TUS INSTRUCCIONES:
Responde, por favor, a estas preguntas sobre el fragmento:
(a) ¿A qué hora aproximada llamó la señora Hayden?
(b) ¿En qué idioma se mantuvo originalmente la conversación?
(c) ¿Qué toca cenar esta noche, según la madre?

FRAGMENTO:
:::
Esta noche me ha llamado la señora Hayden alrededor de las nueve. Como siempre, el sobrino de cuatro años ha insistido en charlar conmigo, con su diálogo escaso. Traduzco la conversación que hemos mantenido en catalán.

-Hola tío.
-Hola tío no, ¿cómo me llamo?
-Tío.

(Se acuerda del nombre del hermano de mi cuñado, que tiene más letras que el mío, pero es incapaz de llamarme como Dios manda).

-¿Ya has cenado?
-No.
-Pídele a la mami que te haga macarrones.
-Espera que se lo digo.

(De fondo, se escucha a su madre explicándole que los macarrones se los cocinará la señora Sofía en la tierra de la niebla; esta noche toca verdura y pescado).

-Hola tío.
-Hola, ¿te darán un plato de macarrones?
-Sí.
-¿Seguro?
-Sí (miente).
-Y me guardarás la mitad para que venga a comérmelos dentro de un rato.
-No.
:::
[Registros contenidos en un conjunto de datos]

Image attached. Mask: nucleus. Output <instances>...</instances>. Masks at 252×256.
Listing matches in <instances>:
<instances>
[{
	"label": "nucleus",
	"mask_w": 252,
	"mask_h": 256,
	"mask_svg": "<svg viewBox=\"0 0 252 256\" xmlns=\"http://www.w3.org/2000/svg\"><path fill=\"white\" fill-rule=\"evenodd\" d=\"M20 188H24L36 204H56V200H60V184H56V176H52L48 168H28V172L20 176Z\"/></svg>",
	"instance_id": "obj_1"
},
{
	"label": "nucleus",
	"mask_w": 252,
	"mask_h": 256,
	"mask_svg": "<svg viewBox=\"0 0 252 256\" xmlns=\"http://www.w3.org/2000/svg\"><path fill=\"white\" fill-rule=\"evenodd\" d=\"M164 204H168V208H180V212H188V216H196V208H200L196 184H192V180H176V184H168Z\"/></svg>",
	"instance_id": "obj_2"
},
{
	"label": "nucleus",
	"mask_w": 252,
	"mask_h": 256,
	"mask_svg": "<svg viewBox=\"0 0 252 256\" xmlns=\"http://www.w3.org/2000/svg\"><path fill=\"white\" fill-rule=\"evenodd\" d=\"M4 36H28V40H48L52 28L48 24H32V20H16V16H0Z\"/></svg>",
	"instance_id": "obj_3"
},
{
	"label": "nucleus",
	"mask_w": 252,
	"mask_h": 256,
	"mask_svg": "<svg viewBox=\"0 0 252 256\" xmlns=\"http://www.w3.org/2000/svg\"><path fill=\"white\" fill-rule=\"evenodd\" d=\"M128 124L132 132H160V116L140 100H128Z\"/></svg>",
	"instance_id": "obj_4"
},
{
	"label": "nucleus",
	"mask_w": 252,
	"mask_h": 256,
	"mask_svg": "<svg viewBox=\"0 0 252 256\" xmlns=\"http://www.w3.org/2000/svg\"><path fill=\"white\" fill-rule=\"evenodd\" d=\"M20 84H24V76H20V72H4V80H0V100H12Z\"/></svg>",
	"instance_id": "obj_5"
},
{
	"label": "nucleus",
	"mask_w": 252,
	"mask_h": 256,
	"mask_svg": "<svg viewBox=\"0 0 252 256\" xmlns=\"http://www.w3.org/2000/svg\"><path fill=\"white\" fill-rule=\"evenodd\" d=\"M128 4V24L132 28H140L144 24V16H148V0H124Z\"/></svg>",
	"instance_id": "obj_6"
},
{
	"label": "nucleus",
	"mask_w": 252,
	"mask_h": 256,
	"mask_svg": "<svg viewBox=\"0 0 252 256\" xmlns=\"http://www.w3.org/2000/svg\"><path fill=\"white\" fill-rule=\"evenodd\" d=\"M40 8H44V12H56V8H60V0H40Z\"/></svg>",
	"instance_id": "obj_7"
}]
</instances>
:::
RESULTADO DE LA TAREA:
(a) Alrededor de las nueve.
(b) En catalán.
(c) Verdura y pescado.